The sun was down and the twilight was now beginning. In these northern latitudes twilight is long, and at the beginning differs little from the full light of day. There is a mellowed softness over everything, and all is grey in earth and sea and air. Light, however, there is in abundance at the first. The mystery of twilight, as Southerns know it, comes later on, when the night comes creeping up from over the sea, and the shadows widen into gloom. Still twilight is twilight in any degree of its changing existence; and the sentiment of twilight is the same all the world over. It is a time of itself; between the stress and caution of the day, and the silent oblivion of the night.’ It is an hour when all living things, beasts as well as human, confine themselves to their own business. With the easy’ relaxation comes something of self-surrender; soul leans to soul and mind to mind, as does body to body in moments of larger and more complete intention. Just as in the moment after sunset, when the earth is lit not by the narrow disc of the sun but by the glory of the wide heavens above, twin shadows merge into one, so in the twilight two natures which are akin come closer to the identity of one. Between daylight and dark as the myriad sounds of life die away one by one, the chirp of birds, the lowing of cattle, the bleating of sheep, the barking of dogs, so do the natural sounds such as the rustle of trees, the plash of falling water, or the roar of breaking waves wake into a new force that strikes on the ear with a sense of intention or conscious power.

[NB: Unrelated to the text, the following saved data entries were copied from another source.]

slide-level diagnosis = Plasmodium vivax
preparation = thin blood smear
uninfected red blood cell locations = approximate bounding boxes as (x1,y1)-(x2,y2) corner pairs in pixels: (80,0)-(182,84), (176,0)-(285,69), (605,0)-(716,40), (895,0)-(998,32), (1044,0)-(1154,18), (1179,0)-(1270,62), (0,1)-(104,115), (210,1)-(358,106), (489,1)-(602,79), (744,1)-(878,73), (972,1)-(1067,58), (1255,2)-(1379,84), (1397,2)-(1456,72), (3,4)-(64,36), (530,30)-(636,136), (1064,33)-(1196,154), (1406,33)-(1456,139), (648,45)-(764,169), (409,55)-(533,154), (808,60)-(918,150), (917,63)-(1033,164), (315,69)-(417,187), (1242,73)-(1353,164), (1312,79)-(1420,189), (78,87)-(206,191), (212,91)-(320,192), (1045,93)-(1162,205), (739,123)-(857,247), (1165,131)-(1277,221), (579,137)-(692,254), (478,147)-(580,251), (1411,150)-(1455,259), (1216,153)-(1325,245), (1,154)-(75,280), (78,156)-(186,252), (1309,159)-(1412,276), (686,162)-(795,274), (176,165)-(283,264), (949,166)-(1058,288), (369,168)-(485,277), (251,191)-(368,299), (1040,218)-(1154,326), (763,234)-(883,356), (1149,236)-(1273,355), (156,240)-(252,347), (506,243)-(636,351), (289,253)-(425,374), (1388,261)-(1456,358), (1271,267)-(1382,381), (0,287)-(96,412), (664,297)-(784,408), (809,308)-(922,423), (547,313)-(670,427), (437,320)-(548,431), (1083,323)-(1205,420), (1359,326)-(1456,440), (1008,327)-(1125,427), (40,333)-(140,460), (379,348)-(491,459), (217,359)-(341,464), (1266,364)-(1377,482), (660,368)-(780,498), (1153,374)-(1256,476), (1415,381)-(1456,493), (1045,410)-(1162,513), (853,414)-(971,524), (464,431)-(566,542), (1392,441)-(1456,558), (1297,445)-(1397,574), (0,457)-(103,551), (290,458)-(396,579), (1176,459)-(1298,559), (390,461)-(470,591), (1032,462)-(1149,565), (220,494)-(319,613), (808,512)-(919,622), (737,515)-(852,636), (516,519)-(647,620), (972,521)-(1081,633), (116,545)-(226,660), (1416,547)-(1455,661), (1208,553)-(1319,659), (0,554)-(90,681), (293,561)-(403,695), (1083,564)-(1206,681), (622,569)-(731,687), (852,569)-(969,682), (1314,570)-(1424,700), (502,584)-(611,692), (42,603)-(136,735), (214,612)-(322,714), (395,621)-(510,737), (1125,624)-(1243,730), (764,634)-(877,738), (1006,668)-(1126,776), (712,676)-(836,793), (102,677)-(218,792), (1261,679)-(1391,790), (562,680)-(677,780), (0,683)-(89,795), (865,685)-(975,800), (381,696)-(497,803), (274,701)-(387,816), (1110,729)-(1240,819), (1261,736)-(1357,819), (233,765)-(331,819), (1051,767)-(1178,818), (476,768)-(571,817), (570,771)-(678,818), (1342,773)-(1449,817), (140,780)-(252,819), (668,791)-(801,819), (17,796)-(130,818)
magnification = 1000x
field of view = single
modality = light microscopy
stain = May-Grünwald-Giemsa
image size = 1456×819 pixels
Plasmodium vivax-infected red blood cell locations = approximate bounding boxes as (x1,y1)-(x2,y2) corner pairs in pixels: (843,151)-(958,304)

It is as though in all the wide circle of nature’s might there is never to be such a thing as stagnation; no moment of poise, save when the spirits of nature proclaim abnormal silence, such as ruled when earth stood “at gaze, like Joshua’s moon on Ajalon.”

The spirits of my companion and myself yielded to this silent influence of the coming night. Unconsciously we walked close together and in step; and were silent, wrapt in the beauty around us. To me it was a gentle ecstasy. To be alone with her in such a way, in such a place, was the good of all heaven and all earth in one. And so for many minutes we went slowly on our way along the deserted sand, and in hearing of the music of the sounding sea and the echoing shore.

But even Heaven had its revolt. It seems that whether it be on Earth or in Heaven intelligence is not content to remain in a condition of poise. Ever there are heights to be won. Out of my own very happiness and the peace that it gave me, came afresh the wild desire to scale new heights and to make the present altitude which I had achieved a stepping-off place for a loftier height. All arguments seemed to crowd in my mind to prove that I was justified in asking Marjory to be my wife. Other men had asked women whom they had known but a short time to marry them; and with happy result. It was apparent that at the least she did not dislike me. I was a gentleman, of fair stock, and well-to-do; I could offer her a true and a whole heart. She, who was seemingly only companion to a wealthy woman, could not be offended at a man’s offering to her all he had to give. I had already approached the subject, and she had not warned me off it; she had only given me in a sweetly artful way advice in which hope held a distinct place. Above all, the days and hours and moments were flying by. I did not know her address or when I should see her again, or if at all. This latest thought decided me. I would speak plainly to-night.